La Fin des Mystères - Scarlett Thomas

fin_des_mysteresAriel Manto découvre dans une bouquinerie un livre rare intitulé La fin des mystères du sombre auteur victorien, Thomas E. Lumas. Excitée, la jeune fille s'accapare cet ouvrage réputé maudit, tous ceux l'ayant lu ont soit disparu soit succombé à une mort terrible. Ceci expliquerait sans doute le départ énigmatique de Saul Burlem, son directeur de thèse, autre passionné par les travaux de Lumas, connaissant l'existence du livre rare mais n'en ayant jamais touché mot, sauf lors de leur toute première rencontre. A la lecture de La Fin des Mystères, Ariel parvient à comprendre ce que l'homme aurait pu chercher à dissimuler. L'histoire fait état d'une formule donnant accès à la Troposphère, un lieu étrange qu'on pénètre en rêve, qui vous entraîne au-delà de l'espace et du temps, dans une sorte de quatrième dimension. Mais Ariel a bravé l'interdit et se trouve poursuivie par deux types blonds, avec une allure d'agents de la CIA, qui veulent mettre la main sur le livre de Lumas en cherchant à s'immiscer dans sa tête !...

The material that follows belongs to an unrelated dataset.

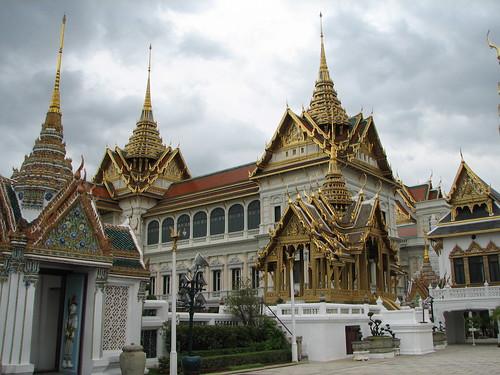 Aphorn Phimok Prasat Pavilion and Chakri Maha Prasat Hall ...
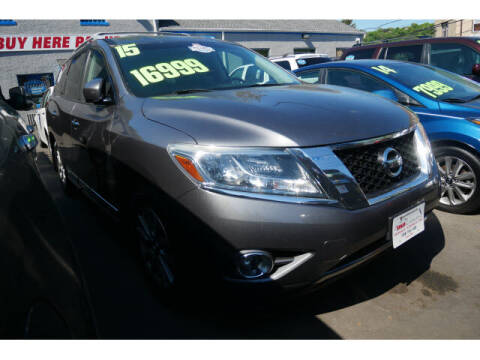 2015 Nissan Pathfinder for sale at M & R Auto Sales INC. in North Plainfield NJ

Un très beau livre, que voilà, par sa couverture, et par le résumé excitant de l'éditeur. Le livre traîne aussi la réputation de faire un malheur en Angleterre, abreuvé de louanges par des auteurs comme Jonathan Coe et Philip Pullman... Il faudrait être bien difficile pour ne pas risquer un oeil dans cette folle aventure ! Et pourtant, l'espoir fut peut-être trop fort car le résultat ne fut pas à la hauteur de mes attentes. J'ai été profondément déroutée par ce livre, mais alors baladée comme une misérable dans ses rouages ! C'est un roman érudit, captivant, fort mystérieux et admirablement écrit, je le clame haut et fort. Malheureusement toutes ces qualités deviendraient-elles aussi des défauts, au fur et à mesure qu'on progresse dans la lecture ? ... Plusieurs fois je n'ai pas tout compris ce que je lisais, d'autres fois je trouvais certains passages assez longs ou carrément glauques (je pense, notamment, aux scènes de sexe qui ne s'intégrent pas toujours dans le propos) et puis il y a des moments où j'étais totalement transcendée par ce que je lisais, enchantée, emballée, éblouie par la richesse de ce livre.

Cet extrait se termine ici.